**Directions**
Select each line in the items below that contains the word "point", and copy those lines.

**Data for this exercise**
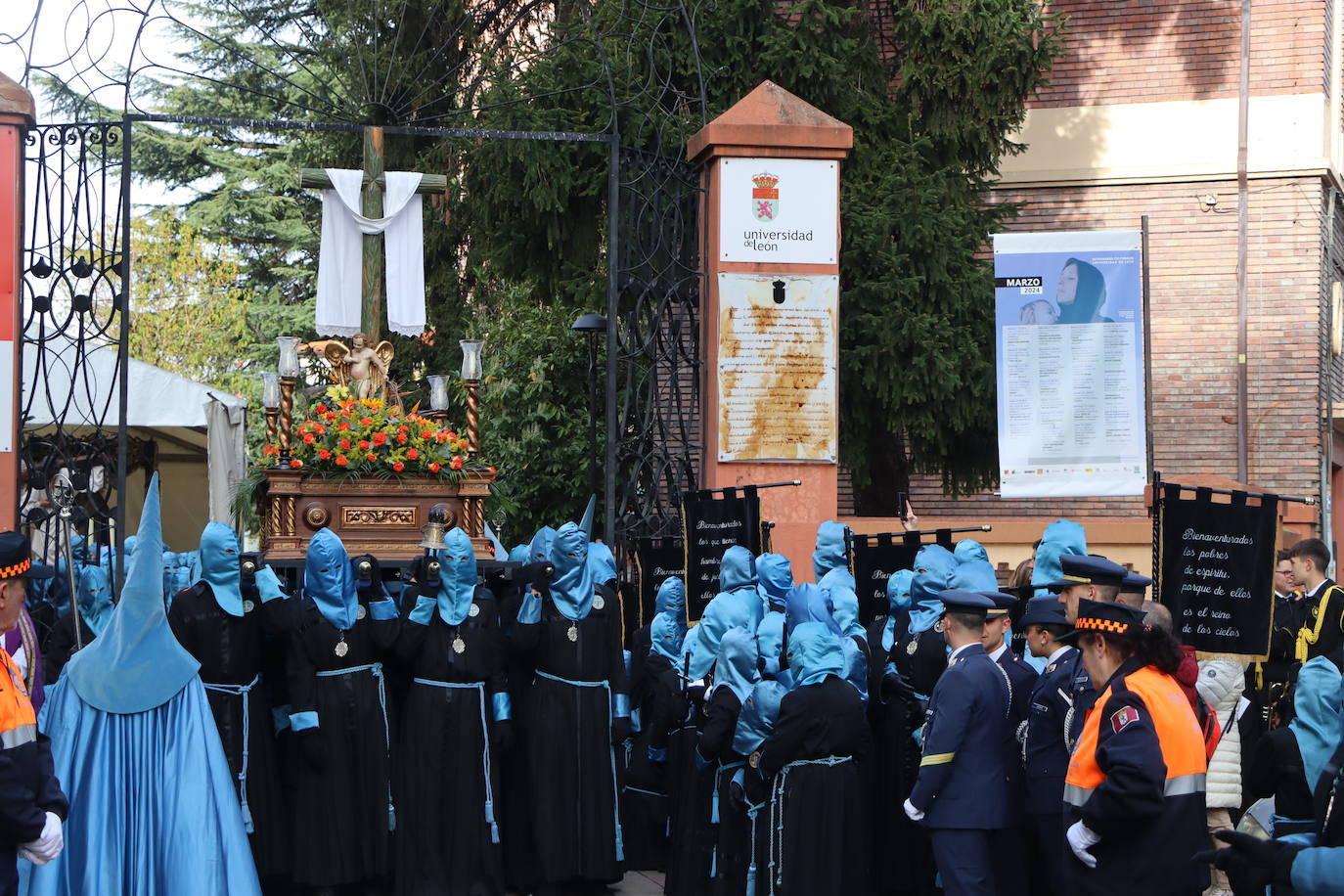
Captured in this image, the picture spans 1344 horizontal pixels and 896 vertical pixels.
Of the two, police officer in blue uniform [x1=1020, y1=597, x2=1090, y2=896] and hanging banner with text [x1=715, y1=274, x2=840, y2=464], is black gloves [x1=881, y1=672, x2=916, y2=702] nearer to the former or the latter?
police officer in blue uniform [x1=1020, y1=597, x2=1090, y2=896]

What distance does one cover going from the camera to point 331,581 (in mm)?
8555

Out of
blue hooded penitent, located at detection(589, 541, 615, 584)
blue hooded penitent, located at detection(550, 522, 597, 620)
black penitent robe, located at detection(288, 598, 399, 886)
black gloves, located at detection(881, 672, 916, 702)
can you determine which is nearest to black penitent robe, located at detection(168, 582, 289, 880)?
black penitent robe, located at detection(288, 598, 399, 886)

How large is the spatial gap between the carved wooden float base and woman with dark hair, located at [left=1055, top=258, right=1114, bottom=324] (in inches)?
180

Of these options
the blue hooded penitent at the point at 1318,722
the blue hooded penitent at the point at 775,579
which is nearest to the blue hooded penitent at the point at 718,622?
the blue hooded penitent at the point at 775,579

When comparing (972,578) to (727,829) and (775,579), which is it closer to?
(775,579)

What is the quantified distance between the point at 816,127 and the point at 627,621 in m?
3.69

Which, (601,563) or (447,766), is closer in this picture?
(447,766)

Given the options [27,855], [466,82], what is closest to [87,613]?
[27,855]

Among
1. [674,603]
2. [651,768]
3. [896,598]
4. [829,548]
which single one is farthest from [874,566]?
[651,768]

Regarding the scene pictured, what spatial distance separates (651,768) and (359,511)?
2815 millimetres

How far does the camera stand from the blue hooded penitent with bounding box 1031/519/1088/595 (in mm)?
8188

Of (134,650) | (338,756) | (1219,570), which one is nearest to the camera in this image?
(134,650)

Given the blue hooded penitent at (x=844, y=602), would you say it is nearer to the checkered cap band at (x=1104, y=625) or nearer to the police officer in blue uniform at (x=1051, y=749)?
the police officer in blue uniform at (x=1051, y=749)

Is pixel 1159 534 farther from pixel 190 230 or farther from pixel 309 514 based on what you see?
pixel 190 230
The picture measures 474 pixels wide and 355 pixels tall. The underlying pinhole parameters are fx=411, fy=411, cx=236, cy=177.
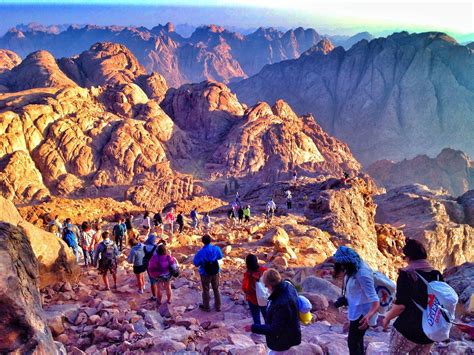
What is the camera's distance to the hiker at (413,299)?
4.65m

--

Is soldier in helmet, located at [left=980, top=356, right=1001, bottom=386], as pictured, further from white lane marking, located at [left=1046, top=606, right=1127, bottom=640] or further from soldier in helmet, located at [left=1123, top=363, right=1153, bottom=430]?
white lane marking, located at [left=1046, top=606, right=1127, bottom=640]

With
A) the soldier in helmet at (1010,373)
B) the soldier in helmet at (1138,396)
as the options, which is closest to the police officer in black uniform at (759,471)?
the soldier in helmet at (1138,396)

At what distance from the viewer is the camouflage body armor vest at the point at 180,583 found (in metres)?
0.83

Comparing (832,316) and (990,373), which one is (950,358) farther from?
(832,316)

--

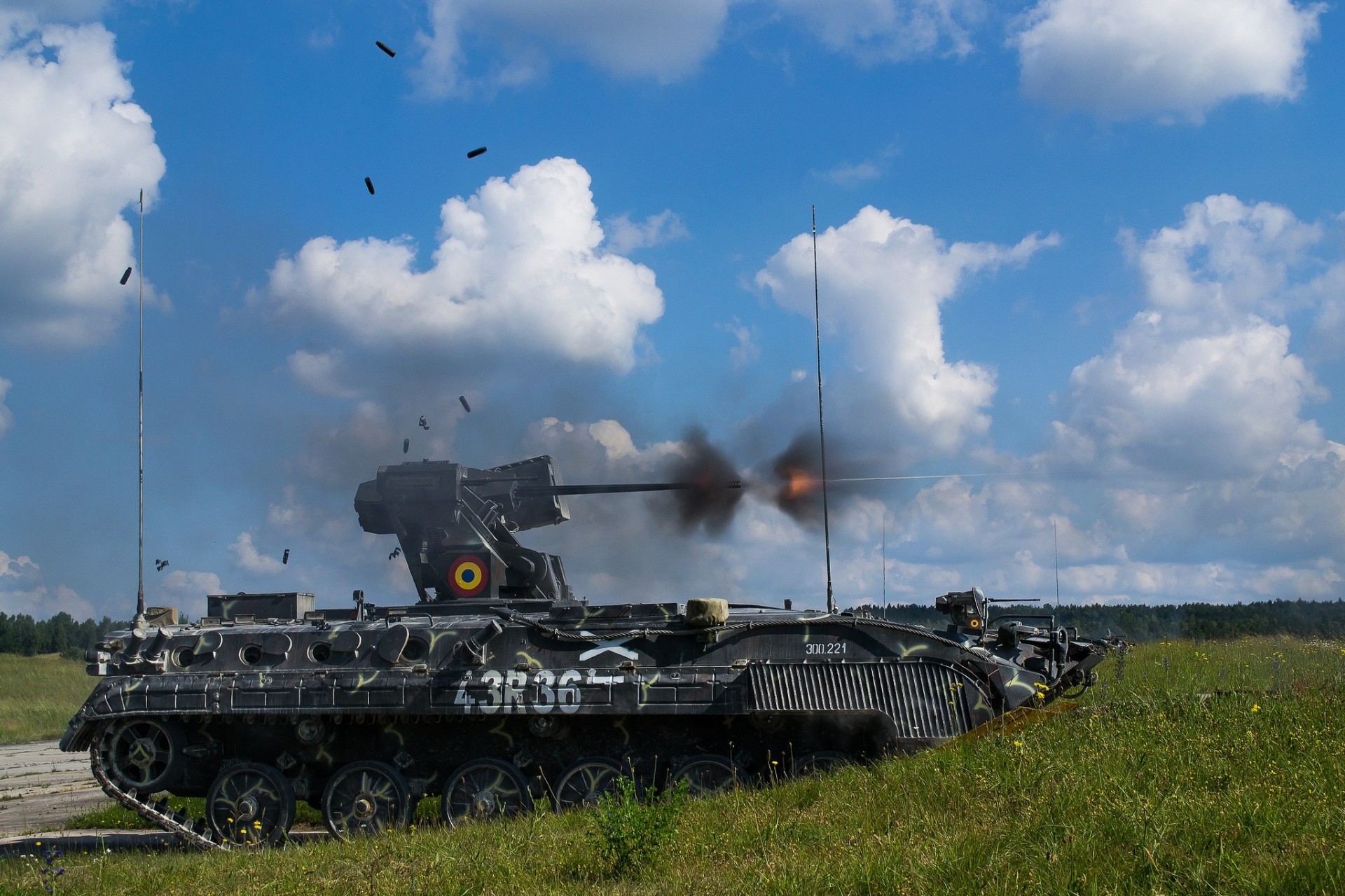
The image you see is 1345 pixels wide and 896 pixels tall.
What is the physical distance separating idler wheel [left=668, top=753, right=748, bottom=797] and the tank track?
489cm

**Output**
What distance does one cover going from the camera to point 331,581 (in mm)?
the blue hooded penitent at the point at 1318,722
the blue hooded penitent at the point at 775,579
which is nearest to the blue hooded penitent at the point at 718,622?
the blue hooded penitent at the point at 775,579
What is the quantified distance between the point at 816,127 and the point at 627,621 in m?
At what distance from the viewer is the camouflage body armor vest at the point at 180,583 found (in metres)?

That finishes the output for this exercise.